As I told I searched in this forum other affiliate announcement topics, and I found it in this section, so I posted here. We launched the program now, therefore it's really a news, and I think this is the right section for this post. Should I not report a news, only because I'm the subject? If I say something false, you can always disprove. I think I have given useful information for those interested in this community 

I can understand your point of view, but I personally don't think right OT this thead for your thoughts. I think you could start a new thread to discuss generically about your thoughts with Admin and other users... without argue with me. IMHO.


----------



## Scudlayer (Nov 4, 2015)

@drmike
You can find all the information on our website for every our service


----------



## DomainBop (Nov 4, 2015)

> we are now much more satisfied also because it communicates better what we are.



One of the definitions of "scud" in Scotland is naked.  



> I'd like to hear more about ScudLayer and this protection though.. who does such for them?  Capacity? Locations?



I am also curious about their DDoS protection offerings since their own website is hosted on SeFlow's FlexCloud in Strasbourg (OVH).


----------



## joepie91 (Nov 4, 2015)

Scudlayer said:


> Should I not report a news, only because I'm the subject?



You're not "reporting". You're advertising. Those are two _fundamentally_ different things.


Reporting is done by neutral third parties.


----------



## Scudlayer (Nov 5, 2015)

@joepie91 Ok, you're still here to argue with me, although you admitted that I have not violated any rule, and I explained the reason I used this section.   
@DomainBop So if a provider doesn't directly own datacenters, and fibers across the world, is it unworthy to sell good services to customers?
I think that the purpose of a provider and a company is to offer the product that the customer wants. I do not like to discuss about insinuations.

Everybody can purchase services from us, and can evaluate directly their quality and our company reliability. Who want join our affiliate program can buy our service and find out directly if he should refer us.


----------

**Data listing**

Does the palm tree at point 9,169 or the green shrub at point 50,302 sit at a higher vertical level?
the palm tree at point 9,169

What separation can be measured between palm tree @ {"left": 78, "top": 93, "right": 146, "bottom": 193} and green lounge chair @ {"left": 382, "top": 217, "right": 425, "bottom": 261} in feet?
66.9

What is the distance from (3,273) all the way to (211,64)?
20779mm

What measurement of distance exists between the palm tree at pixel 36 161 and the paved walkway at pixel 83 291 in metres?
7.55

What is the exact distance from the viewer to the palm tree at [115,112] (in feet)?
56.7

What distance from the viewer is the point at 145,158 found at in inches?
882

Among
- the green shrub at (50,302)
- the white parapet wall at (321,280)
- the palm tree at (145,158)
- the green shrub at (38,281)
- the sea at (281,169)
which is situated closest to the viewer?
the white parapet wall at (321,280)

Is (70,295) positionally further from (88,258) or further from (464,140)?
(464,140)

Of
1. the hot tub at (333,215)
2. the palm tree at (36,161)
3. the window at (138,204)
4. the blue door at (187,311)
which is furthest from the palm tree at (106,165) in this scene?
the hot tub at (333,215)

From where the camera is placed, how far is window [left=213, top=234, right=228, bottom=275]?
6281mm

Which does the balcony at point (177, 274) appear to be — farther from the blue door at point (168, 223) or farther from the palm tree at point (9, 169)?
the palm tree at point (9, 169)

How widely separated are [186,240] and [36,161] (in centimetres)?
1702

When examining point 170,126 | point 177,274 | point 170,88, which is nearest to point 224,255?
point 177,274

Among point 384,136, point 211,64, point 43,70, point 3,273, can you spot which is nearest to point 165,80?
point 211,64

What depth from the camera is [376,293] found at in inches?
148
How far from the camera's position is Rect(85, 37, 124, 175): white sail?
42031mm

**Objective**
Print the part of the forum thread starting at "As I told I searched" and ending at "argue with me. IMHO.". These records were drawn from a different source than the forum thread.

**Exercise result**
As I told I searched in this forum other affiliate announcement topics, and I found it in this section, so I posted here. We launched the program now, therefore it's really a news, and I think this is the right section for this post. Should I not report a news, only because I'm the subject? If I say something false, you can always disprove. I think I have given useful information for those interested in this community 

I can understand your point of view, but I personally don't think right OT this thead for your thoughts. I think you could start a new thread to discuss generically about your thoughts with Admin and other users... without argue with me. IMHO.